Texto proporcionado =
_ _ _ _ _

Domingo, XXXI semana

I libro de Macabeos 1,1-24

Naturaleza de la paz

Vaticano II

Gaudium et spes 78

La paz no consiste en una mera ausencia de guerra ni se reduce a asegurar el equilibrio de las distintas fuerzas contrarias ni nace del dominio despótico, sino que, con razón, se define como obra de la justicia. Ella es como el fruto de aquel orden que el Creador quiso establece en la sociedad humana y que debe irse perfeccionando sin cesar por medio del esfuerzo de aquellos hombre que aspiran a implantar en el mundo una justicia cada vez más plena.

 En efecto, aunque fundamentalmente el bien común del género humano depende de la ley eterna, en sus exigencias concretas está, con todo, sometido a las continuas transformaciones ocasionadas por la evolución de los tiempos; la paz no es nunca algo adquirido de una vez para siempre, sino que es preciso irla construyendo y edificando cada día. Como además la voluntad humana es frágil y está herida por el pecado, el mantenimiento de la paz requiere que cada uno se esfuerce constantemente por dominar sus pasiones, y exige de la autoridad legítima una constante vigilancia.

 Y todo esto es aún insuficiente. La paz de la que hablamos no puede obtenerse en este mundo, si no se garantiza el bien de cada una de las personas y si los hombres no saben comunicarse entre sí espontáneamente con confianza las riquezas de su espíritu y de su talento. La firme voluntad de respetar la dignidad de los otros hombres y pueblos y el solícito ejercicio de la fraternidad son algo absolutamente imprescindible para construir verdadera paz. Por ello, puede decirse que la paz es también fruto del amor, que supera los límites de lo que exige la simple justicia.

_ _ _ _ _

Extracto de datos =
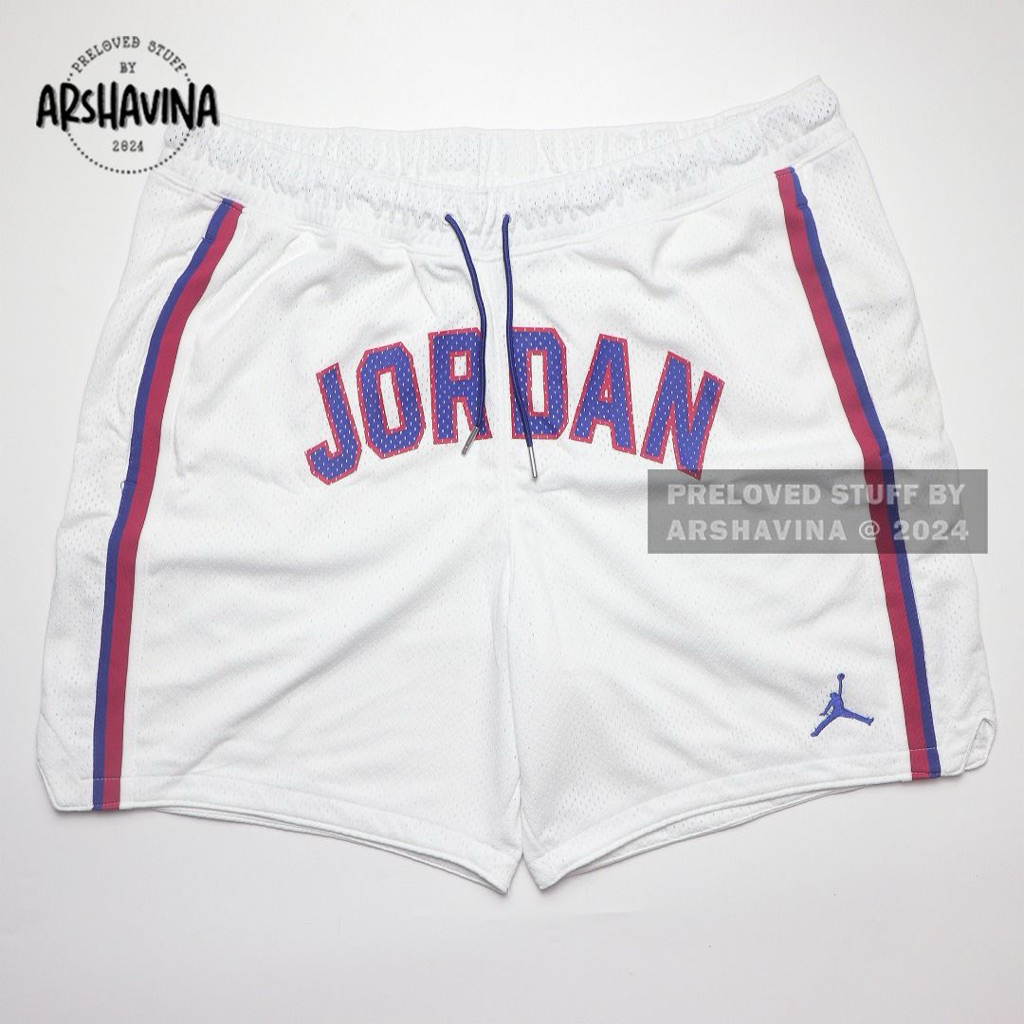 Jordan DNA Mesh Basketball Shorts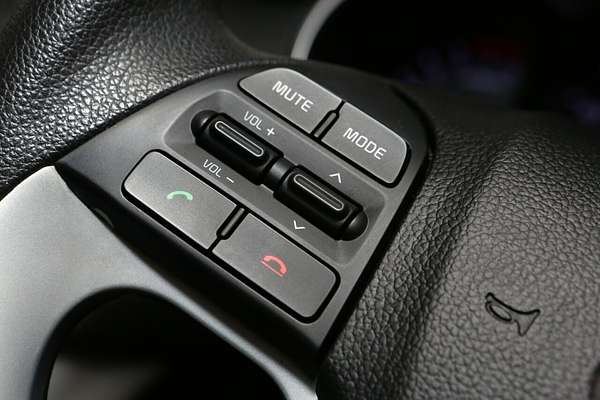 2016 Kia Picanto Si TA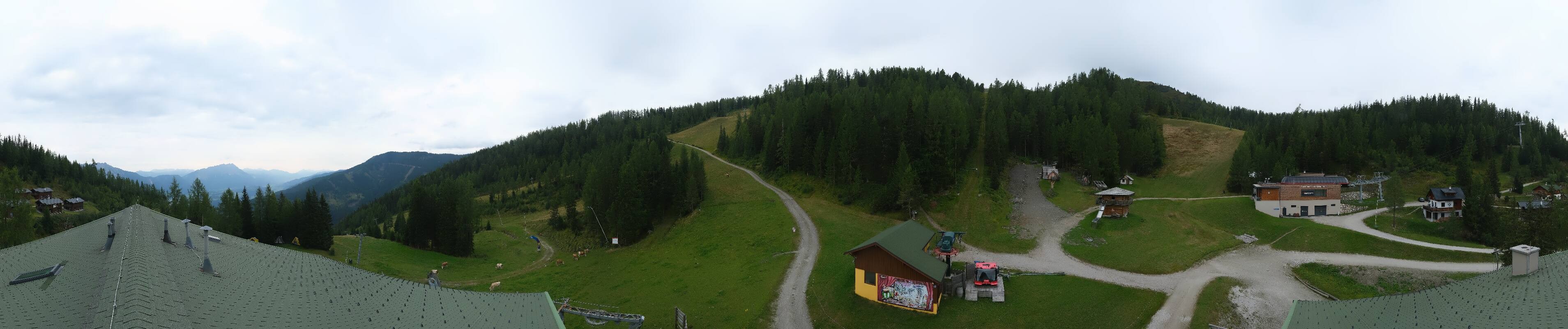 Archiv Foto Webcam Galsterberg, Schladming-Dachstein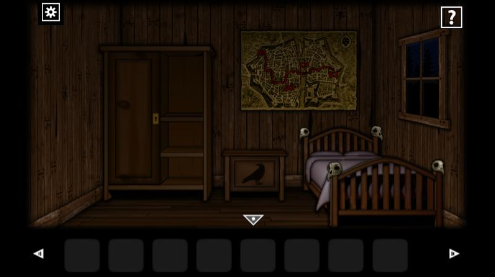 遗忘之丘林中小屋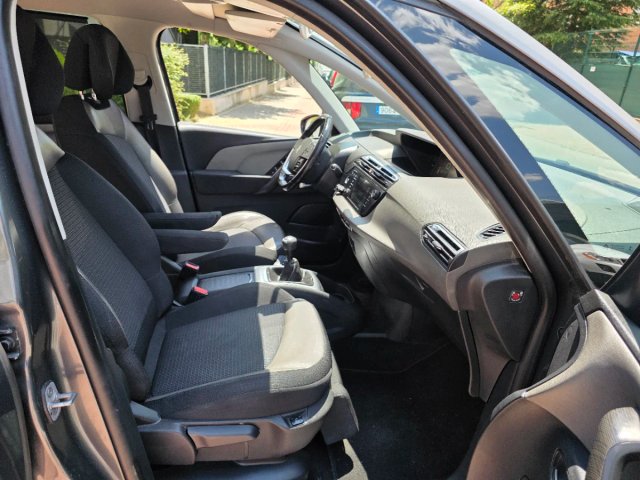 Citroen Grand C4 Picasso 2.0Blue HDI etiqueta ECO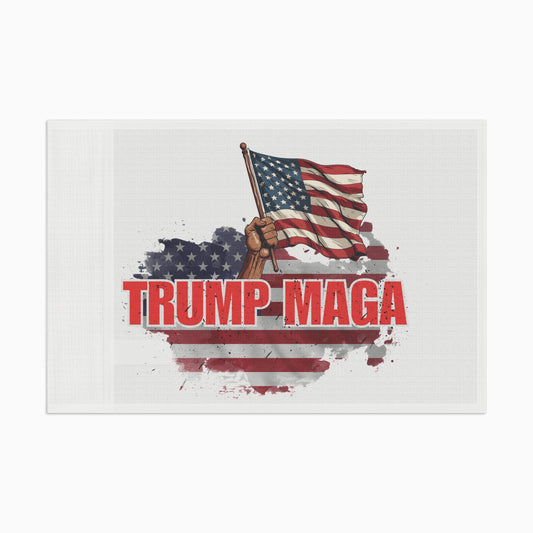 Trump MAGA FLAG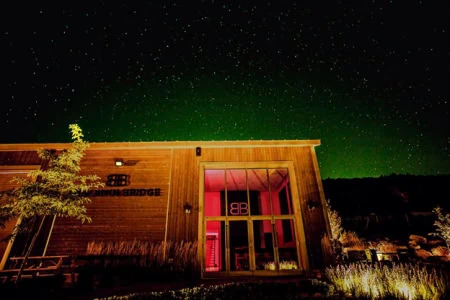Benjamin-Bridge--Northern-Lights-Night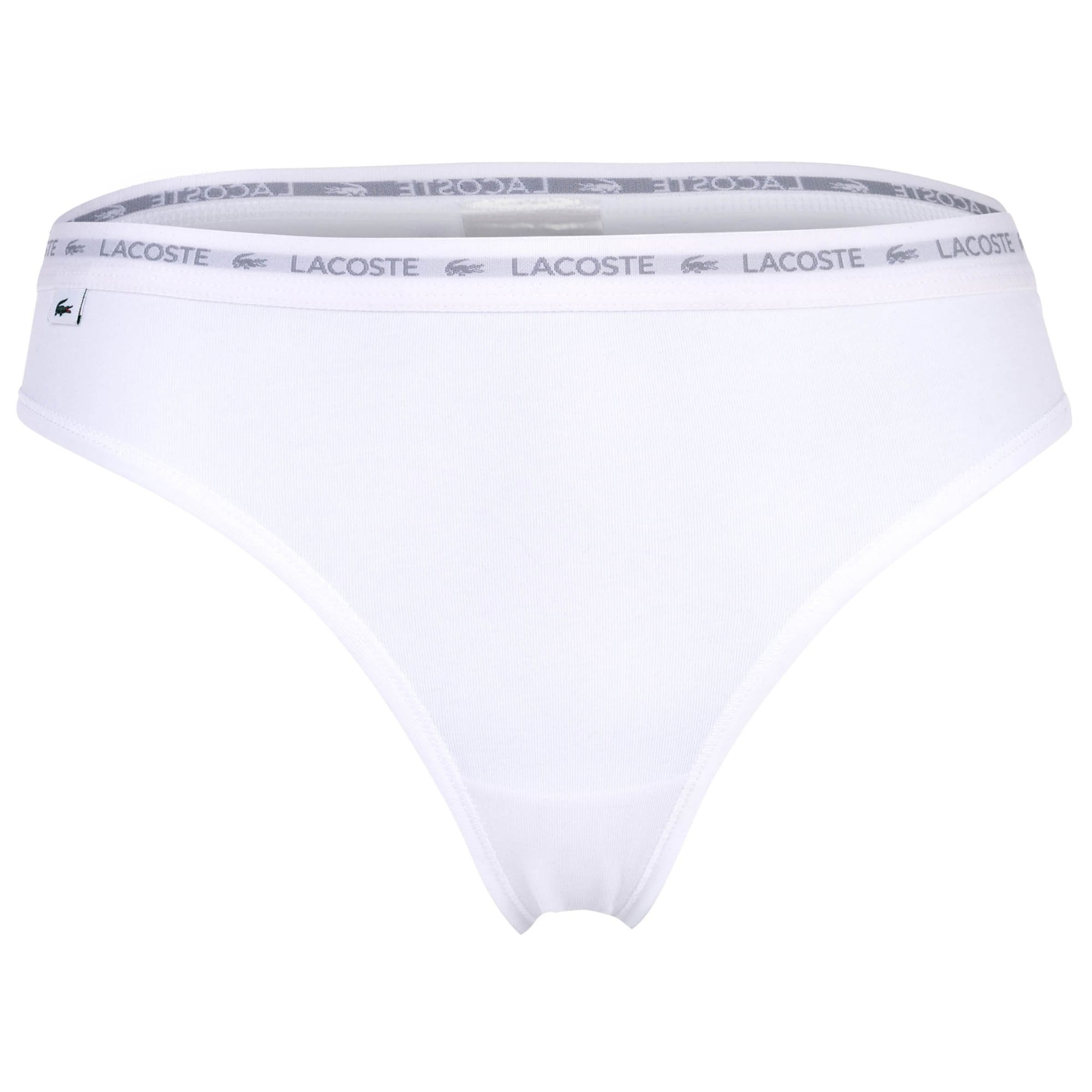 LACOSTE String in Mischfarben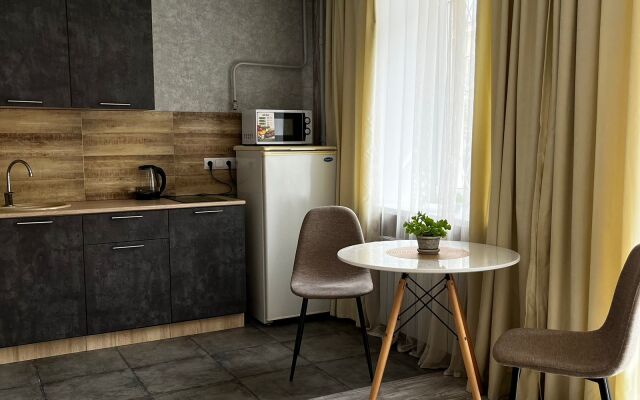 Квартира однокомнатная Многостаночников 22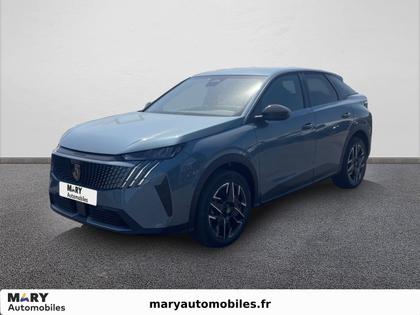 Peugeot 3008 - 3008 Hybrid 145 e-DCS6 Allure - 34 990 €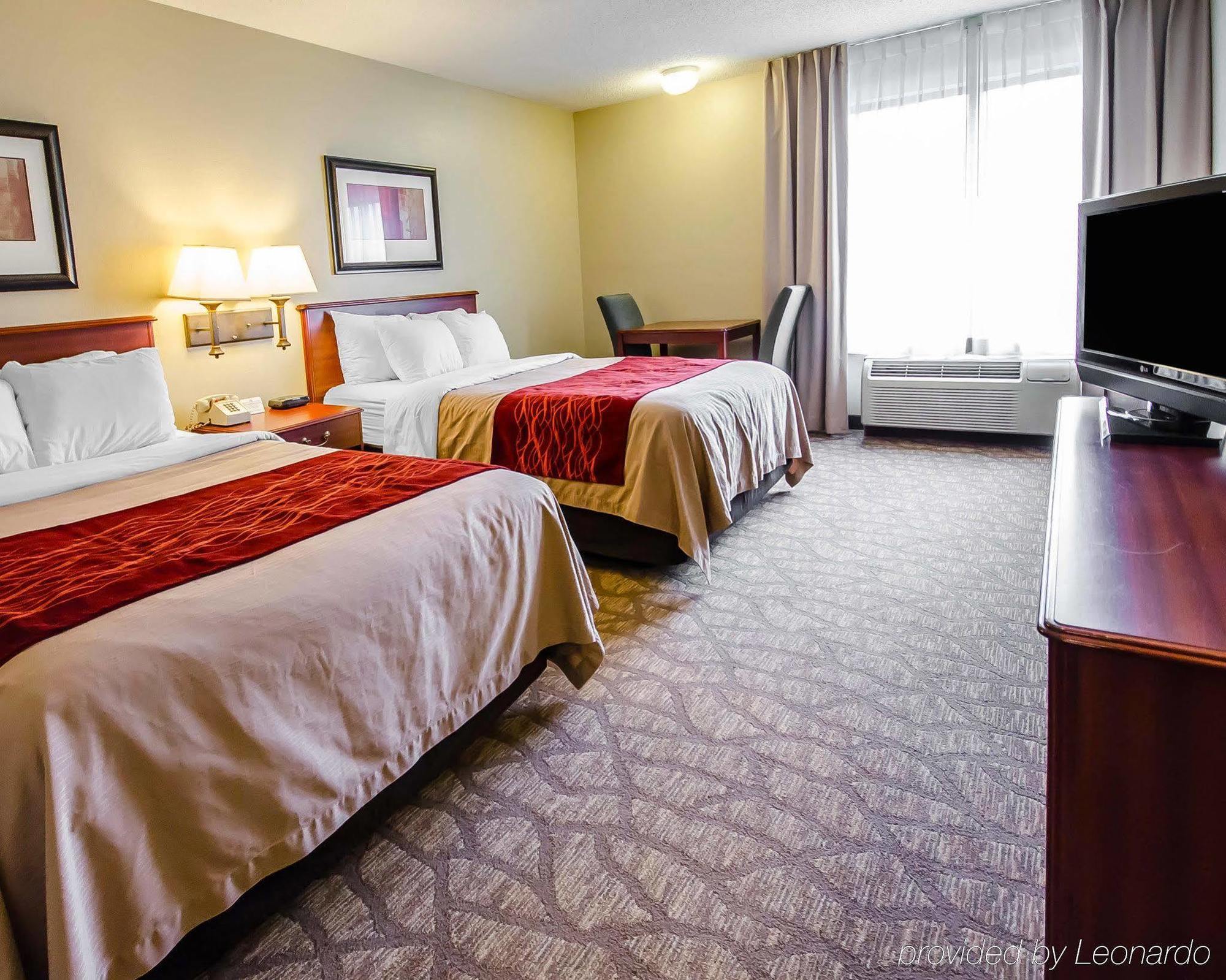 Comfort Inn Evansville East Eksteriør billede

_ _ _ _ _

Preguntas =
**a.** En el texto sobre la naturaleza de la paz, ¿cómo se define con razón la paz?
**b.** Escribe una continuación del texto sobre la naturaleza de la paz que empiece después de su última oración.

Resultados esperados =
**a.** Se define como obra de la justicia.

**b.**
 La paz terrestre nace del amor al prójimo, y es como la imagen y el efecto de aquella paz de Cristo, que procede de Dios Padre. En efecto, el mismo Hijo encarnado, principe de la paz, ha reconciliado por su cruz a todos los hombres con Dios, reconstruyendo la unidad de todos en un solo pueblo y en un solo cuerpo. Así ha dado muerte en su propia carne al odio y, después del triunfo de su resurrección, ha derramado su Espíritu de amor en el corazón de los hombres.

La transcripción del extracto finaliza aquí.